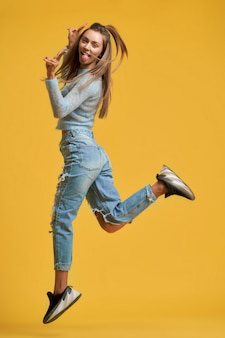 Meisje toont tong v teken in sprong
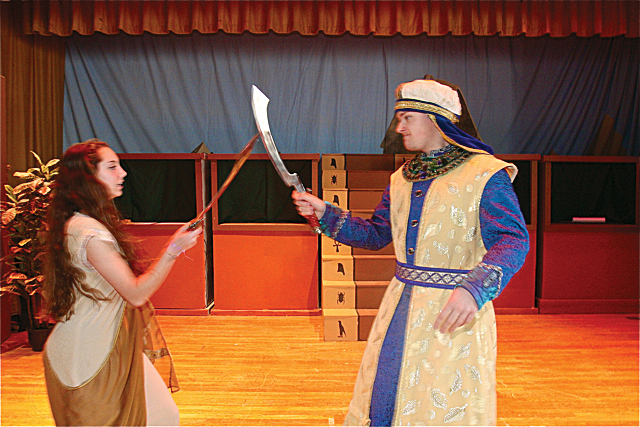 Kate Lewis of Wainscott as Nehebka in a swordfight with Zoser the King of Egypt, played by Ian Byrne of Baiting Hollow. (Credit: Barbaraellen Koch)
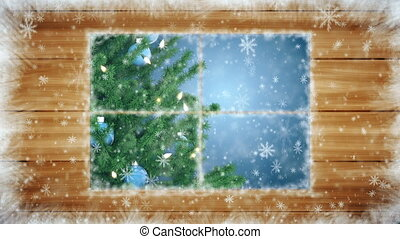 Snow-covered window with Christmas tree and falling...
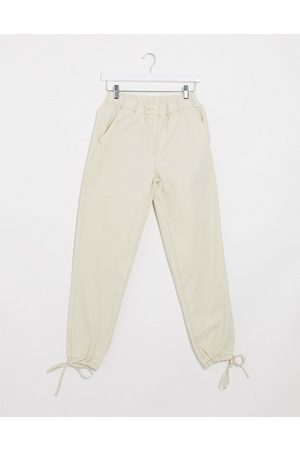 ASOS DESIGN tie cuff jogger in cream-Green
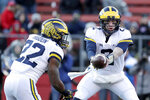 Michigan quarterback Shea Patterson, right, hands off to running back Karan Higdon during the first half of an NCAA college football game against Rutgers, Saturday, Nov. 10, 2018, in Piscataway, N.J. (AP Photo/Julio Cortez)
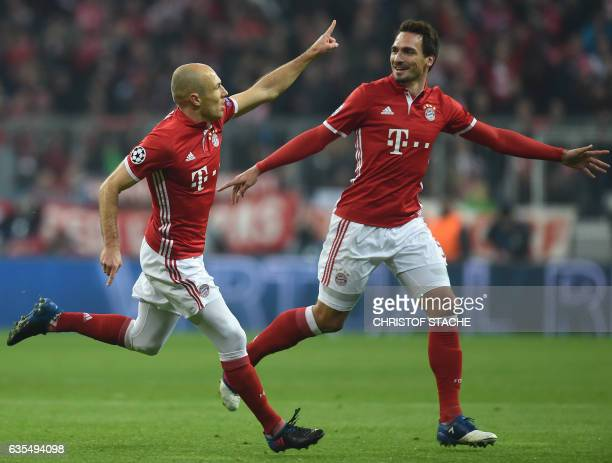 Bayern Munich's Dutch midfielder Arjen Robben and Bayern Munichs defender Mats Hummels celebrate after the first goal during the UEFA Champions...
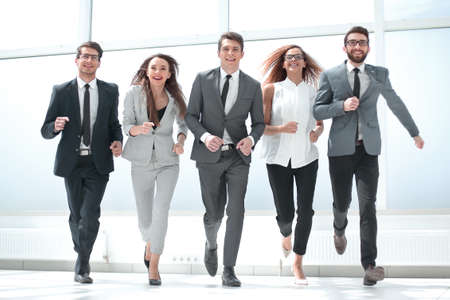 Photo pour in full growth.a group of business people walking together. - image libre de droit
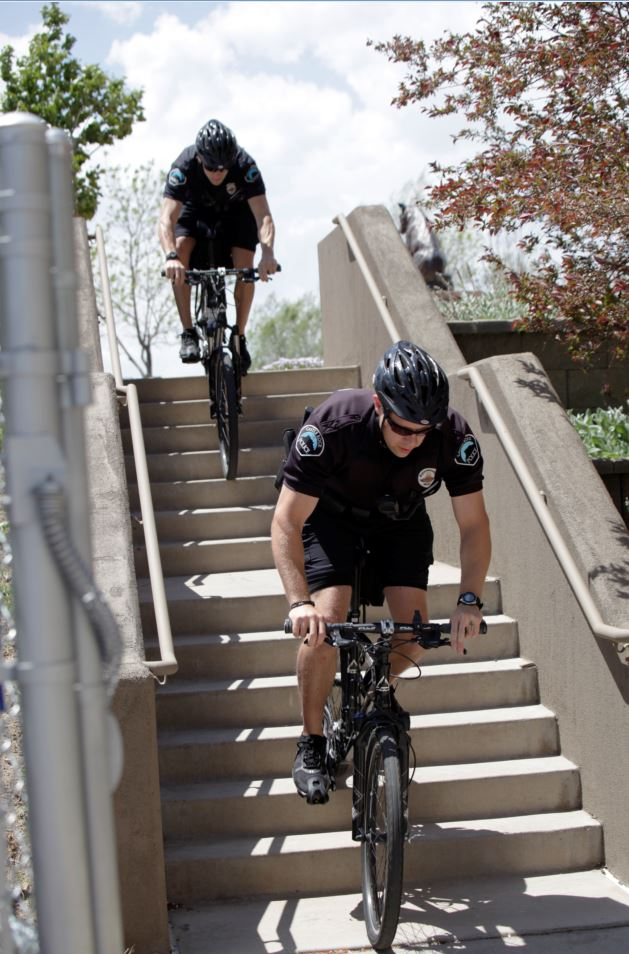 Police bike unit riding bike down stairs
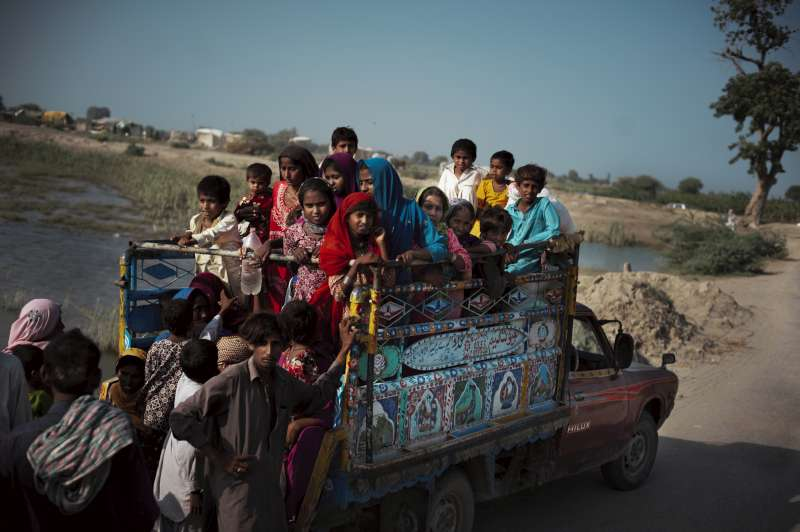Women and children crowd into a truck that will take them to […]
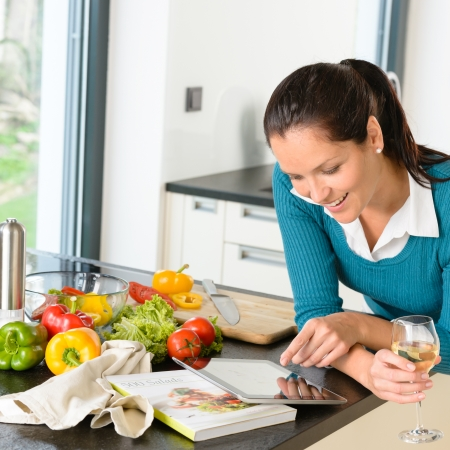 Smiling woman searching recipe tablet kitchen cooking food vegetables photo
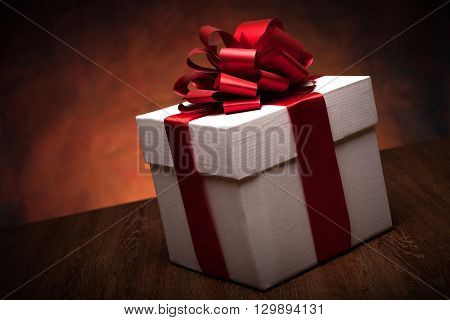 one large white gift box on a wood background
——
Return only the stretch above from the line containing "Snow-covered window with" through the line containing "Police bike unit riding bike down stairs", word for word and without pictures.

Task solution:
 Snow-covered window with Christmas tree and falling...
 ASOS DESIGN tie cuff jogger in cream-Green
 Michigan quarterback Shea Patterson, right, hands off to running back Karan Higdon during the first half of an NCAA college football game against Rutgers, Saturday, Nov. 10, 2018, in Piscataway, N.J. (AP Photo/Julio Cortez)
 Bayern Munich's Dutch midfielder Arjen Robben and Bayern Munichs defender Mats Hummels celebrate after the first goal during the UEFA Champions...
 Photo pour in full growth.a group of business people walking together. - image libre de droit
 Police bike unit riding bike down stairs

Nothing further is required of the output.